*** PASSAGE TO READ

3.2 Sensitivity of LME Cracks based on welding variables

As explained in the Methods section, the lobe curve was obtained and shown in Fig. 5(a). Fig. 5(b) illustrates the contour line indicating the combinations of the welding current and welding time that generate equivalent nugget diameters. The combinations that caused or did not cause LME cracks are identified in Region A of Fig. 5(a). The “Contour line A,” “Contour line B,” and “Contour line C” had nugget diameters of 7.3, 7.7, and 8.0 mm, respectively. The welding conditions along the contour line of equivalent nugget diameter show that the conditions that caused LME crack (yellow) and those that did not cause crack (blue) exist, and the cracks occurred in about 25% of the region of the total weldable areas. Also, LME crack was observed only in the welding conditions with high welding currents of 9.0 and 9.5 kA among the four process conditions, according to the contour line of equivalent nugget diameter at 7.3 mm (Contour line A)
Fig. 5
(a) Lobe curve of resistance spot welding for medium manganese steels, (b) LME cracking area and similar nugget diameter line in area A. (Fixed electrode force of 3.0 kN, LME = Location C LME crack)

******
*** MATERIALS PROVIDED

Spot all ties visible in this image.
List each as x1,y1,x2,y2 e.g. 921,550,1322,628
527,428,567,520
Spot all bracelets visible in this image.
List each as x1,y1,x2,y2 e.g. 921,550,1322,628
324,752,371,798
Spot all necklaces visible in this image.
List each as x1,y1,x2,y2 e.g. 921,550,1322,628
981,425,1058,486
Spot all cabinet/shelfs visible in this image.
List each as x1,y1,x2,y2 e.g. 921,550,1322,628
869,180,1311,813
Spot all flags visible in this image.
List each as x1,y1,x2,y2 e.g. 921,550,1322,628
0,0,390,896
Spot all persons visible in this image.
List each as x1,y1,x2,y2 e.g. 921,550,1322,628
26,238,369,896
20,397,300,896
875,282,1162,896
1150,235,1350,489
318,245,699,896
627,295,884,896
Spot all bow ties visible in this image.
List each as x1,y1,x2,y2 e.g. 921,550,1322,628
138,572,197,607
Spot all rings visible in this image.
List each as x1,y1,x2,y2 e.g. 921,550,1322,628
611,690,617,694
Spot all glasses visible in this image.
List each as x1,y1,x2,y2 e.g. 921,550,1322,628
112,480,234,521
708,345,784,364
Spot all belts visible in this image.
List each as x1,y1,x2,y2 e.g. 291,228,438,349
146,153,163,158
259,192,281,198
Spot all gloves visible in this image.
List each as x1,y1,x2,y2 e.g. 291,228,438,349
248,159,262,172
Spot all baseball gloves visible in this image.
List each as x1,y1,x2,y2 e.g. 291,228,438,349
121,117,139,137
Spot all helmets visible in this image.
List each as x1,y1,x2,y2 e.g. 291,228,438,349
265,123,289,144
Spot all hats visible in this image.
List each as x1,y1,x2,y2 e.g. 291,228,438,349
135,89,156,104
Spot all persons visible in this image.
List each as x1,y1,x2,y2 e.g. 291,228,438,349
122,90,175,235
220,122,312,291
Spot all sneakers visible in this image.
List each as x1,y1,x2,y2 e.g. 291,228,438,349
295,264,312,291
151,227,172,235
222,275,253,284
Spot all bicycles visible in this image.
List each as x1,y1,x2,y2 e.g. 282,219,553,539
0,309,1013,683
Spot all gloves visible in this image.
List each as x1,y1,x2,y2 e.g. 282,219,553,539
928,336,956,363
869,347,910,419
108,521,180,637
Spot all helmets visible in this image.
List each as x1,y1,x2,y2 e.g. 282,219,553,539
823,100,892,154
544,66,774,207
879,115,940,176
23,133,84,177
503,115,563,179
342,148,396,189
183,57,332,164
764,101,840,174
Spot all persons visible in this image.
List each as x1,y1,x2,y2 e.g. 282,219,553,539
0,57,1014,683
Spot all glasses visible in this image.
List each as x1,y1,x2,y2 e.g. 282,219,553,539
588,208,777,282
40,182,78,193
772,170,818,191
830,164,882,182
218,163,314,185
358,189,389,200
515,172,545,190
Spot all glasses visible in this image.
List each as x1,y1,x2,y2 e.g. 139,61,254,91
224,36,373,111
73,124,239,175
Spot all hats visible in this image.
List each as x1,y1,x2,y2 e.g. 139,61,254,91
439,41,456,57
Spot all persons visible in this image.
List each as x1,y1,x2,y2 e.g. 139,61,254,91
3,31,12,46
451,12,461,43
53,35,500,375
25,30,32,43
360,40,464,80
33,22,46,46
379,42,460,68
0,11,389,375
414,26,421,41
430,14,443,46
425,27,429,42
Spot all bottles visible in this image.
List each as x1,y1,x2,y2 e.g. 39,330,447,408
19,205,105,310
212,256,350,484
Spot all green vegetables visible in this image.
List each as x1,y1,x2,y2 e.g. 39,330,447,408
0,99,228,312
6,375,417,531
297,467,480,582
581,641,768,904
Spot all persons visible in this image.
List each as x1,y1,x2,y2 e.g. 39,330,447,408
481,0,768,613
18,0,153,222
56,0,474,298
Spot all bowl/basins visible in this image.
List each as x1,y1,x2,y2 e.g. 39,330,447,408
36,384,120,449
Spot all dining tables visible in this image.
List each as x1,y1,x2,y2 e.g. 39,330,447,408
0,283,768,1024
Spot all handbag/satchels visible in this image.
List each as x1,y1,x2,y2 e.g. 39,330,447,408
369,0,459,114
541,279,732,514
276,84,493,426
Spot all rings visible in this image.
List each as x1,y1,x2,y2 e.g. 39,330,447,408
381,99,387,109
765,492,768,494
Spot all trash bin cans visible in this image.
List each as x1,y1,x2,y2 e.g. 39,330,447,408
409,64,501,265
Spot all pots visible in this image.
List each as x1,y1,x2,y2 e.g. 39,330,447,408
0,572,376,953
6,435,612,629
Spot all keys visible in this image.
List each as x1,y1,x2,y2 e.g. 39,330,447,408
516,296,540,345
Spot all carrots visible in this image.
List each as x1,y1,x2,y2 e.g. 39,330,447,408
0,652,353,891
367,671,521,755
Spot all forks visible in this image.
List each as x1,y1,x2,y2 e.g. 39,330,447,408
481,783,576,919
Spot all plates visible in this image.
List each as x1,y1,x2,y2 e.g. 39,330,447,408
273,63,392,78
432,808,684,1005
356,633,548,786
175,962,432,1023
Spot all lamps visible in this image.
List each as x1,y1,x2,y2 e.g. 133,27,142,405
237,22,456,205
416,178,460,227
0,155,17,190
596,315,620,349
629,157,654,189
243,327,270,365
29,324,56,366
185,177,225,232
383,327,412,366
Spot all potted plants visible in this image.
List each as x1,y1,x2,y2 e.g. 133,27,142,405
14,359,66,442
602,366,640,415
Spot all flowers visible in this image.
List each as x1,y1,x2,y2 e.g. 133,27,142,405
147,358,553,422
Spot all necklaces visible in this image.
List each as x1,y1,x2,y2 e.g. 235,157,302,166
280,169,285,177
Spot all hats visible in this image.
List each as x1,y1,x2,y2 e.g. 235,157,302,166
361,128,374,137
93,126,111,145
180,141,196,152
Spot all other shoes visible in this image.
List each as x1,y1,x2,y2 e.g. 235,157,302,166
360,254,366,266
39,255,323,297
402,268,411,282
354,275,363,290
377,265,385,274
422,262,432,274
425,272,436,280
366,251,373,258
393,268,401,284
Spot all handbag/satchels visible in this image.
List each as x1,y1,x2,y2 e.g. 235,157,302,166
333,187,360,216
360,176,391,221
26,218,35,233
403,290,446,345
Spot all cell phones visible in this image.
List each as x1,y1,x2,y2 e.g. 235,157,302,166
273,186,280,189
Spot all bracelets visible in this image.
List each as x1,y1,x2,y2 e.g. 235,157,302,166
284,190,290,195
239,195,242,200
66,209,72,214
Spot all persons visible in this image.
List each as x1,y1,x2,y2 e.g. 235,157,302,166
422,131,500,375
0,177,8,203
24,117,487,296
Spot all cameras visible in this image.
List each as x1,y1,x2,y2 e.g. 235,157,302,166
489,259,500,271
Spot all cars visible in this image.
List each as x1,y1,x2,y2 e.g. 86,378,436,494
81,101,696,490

******

■ **TASK LIST**
**a)** In the passage on LME cracks, turn the paragraph beginning "As explained in the Methods section" into a short bulleted list that keeps its main facts.
**b)** Turn the rows, starting at the first row and ending at the line containing "981,425,1058,486", into a JSON list of strings with one string per line. Leave out any blank lines.

■ **COMPLETE ANSWERS**
**a)**
- Fig. 5(a) shows the lobe curve. Fig. 5(b) shows contour lines of welding current and welding time combinations that give equal nugget diameters.
- Region A of Fig. 5(a) marks the combinations that did and did not cause LME cracks.
- Contour lines A, B, and C have nugget diameters of 7.3, 7.7, and 8.0 mm.
- Along the contour lines, some conditions caused LME cracks (yellow) and some did not (blue). Cracks occurred in about 25% of the total weldable area.
- On Contour line A (7.3 mm), only two of the four process conditions caused LME cracks: the high welding currents of 9.0 and 9.5 kA.

**b)**
[
  "Spot all ties visible in this image.",
  "List each as x1,y1,x2,y2 e.g. 921,550,1322,628",
  "527,428,567,520",
  "Spot all bracelets visible in this image.",
  "List each as x1,y1,x2,y2 e.g. 921,550,1322,628",
  "324,752,371,798",
  "Spot all necklaces visible in this image.",
  "List each as x1,y1,x2,y2 e.g. 921,550,1322,628",
  "981,425,1058,486"
]